Apoio à redução da precariedade no emprego dos jovens
As entidades empregadoras podem requerer a isenção do pagamento das contribuições para a segurança social a seu cargo, pelo período de 36 meses, na contratação sem termo, que ocorra até ao final do próximo mês de Junho, de jovem até 35 anos, inclusive, independentemente do nível de habilitação e qualificação:
- que implique a conversão de uma prestação de serviço ou contrato a termo actuais;
- que já tenha estado vinculado a essa entidade por prestação de serviço ou contrato a termo;
- que se encontre a efectuar ou que tenha efectuado estágio, de qualquer natureza, nessa entidade;
- que se encontre a prestar, ou que tenha prestado, trabalho ao abrigo de um contrato de trabalho temporário nessa entidade.
Em opção, as entidades empregadoras podem optar por beneficiar de apoio directo à contratação no montante de 2.000 euros em acumulação com a isenção do pagamento de contribuições a seu cargo pelo período máximo de 24 meses.
Nas situações de contratação a tempo parcial, o apoio directo à contratação é reduzido em percentagem do período normal de trabalho.

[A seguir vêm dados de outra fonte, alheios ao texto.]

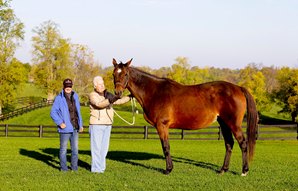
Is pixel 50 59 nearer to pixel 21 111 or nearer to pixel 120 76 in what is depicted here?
pixel 21 111

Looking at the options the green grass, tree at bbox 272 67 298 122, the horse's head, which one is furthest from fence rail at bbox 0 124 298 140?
tree at bbox 272 67 298 122

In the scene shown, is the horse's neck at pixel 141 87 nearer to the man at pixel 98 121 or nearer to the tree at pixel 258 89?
the man at pixel 98 121

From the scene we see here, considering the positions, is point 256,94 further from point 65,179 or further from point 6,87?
point 65,179

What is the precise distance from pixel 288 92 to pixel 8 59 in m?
36.1

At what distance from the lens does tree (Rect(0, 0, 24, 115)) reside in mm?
42000

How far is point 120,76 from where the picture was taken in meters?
9.02

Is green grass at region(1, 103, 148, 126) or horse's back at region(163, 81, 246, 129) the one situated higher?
horse's back at region(163, 81, 246, 129)

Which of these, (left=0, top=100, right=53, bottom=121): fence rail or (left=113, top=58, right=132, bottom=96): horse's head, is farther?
(left=0, top=100, right=53, bottom=121): fence rail

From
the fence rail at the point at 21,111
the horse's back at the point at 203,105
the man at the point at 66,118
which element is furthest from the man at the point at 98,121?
the fence rail at the point at 21,111

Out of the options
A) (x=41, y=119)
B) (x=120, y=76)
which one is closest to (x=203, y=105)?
(x=120, y=76)

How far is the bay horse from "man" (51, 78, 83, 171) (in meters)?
1.28

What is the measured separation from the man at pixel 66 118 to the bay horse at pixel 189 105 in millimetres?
1282

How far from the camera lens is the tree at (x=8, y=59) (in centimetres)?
4200

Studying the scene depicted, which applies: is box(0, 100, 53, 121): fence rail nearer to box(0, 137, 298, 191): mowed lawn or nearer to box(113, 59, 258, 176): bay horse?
box(0, 137, 298, 191): mowed lawn
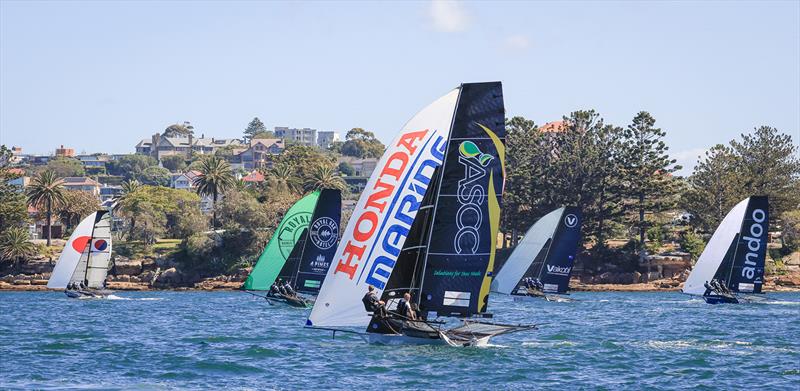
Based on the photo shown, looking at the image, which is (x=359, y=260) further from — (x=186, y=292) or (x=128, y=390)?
(x=186, y=292)

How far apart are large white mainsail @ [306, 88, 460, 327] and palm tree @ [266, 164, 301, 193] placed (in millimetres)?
77224

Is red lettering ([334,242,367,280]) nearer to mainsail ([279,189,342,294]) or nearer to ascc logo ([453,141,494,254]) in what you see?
ascc logo ([453,141,494,254])

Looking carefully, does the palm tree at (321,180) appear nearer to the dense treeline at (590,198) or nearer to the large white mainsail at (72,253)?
the dense treeline at (590,198)

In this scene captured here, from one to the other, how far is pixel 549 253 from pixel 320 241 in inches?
628

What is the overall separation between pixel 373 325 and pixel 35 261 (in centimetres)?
7131

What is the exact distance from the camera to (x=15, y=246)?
96.2 metres

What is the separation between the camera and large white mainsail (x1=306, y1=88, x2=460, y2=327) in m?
32.3

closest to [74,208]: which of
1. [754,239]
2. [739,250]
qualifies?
[739,250]

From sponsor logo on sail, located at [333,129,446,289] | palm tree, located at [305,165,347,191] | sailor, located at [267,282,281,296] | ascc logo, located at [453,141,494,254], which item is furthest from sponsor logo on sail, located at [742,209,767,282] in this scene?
palm tree, located at [305,165,347,191]

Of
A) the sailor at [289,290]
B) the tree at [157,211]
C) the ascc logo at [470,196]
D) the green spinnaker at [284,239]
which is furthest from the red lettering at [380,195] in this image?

As entidades apenas podem requerer estes apoios se se verificarem todos os seguintes requisitos:
- o nível de emprego no mês anterior ao da contratação for igual ou superior ao verificado a 1 de Fevereiro de 2009;
- manterem o contrato de trabalho criado por um período mínimo de 36 meses;
- anualmente, e por um período de três anos, se verificar a 1 de Fevereiro criação líquida de emprego por referência ao nível de emprego verificado a 1 Fevereiro de 2009.
Estes apoios não podem ser requeridos para jovens que tenham exercido actividade nas entidades empregadoras ao abrigo de um contrato de trabalho sem termo.
Incumprimento das condições de atribuição ou manutenção dos apoios
Se as entidades empregadoras que usufruam destes apoios efectuarem um despedimento sem justa causa, por inaptidão ou colectivo, ou extinguirem o posto de trabalho, terão de devolver os apoios e as contribuições relativas ao período durante o qual tenha vigorado a dispensa. Não são devidos juros de mora, desde que sejam pagas no prazo de 60 dias após a cessação do contrato.
De qualquer forma, estas entidades empregadoras ficam inibidas de requerer novos apoios ao emprego, através de dispensas do pagamento de contribuições, de apoios directos à contratação ou de outros apoios ao emprego, nos 12 meses seguintes à cessação do contrato de trabalho pelos motivos acima referidos.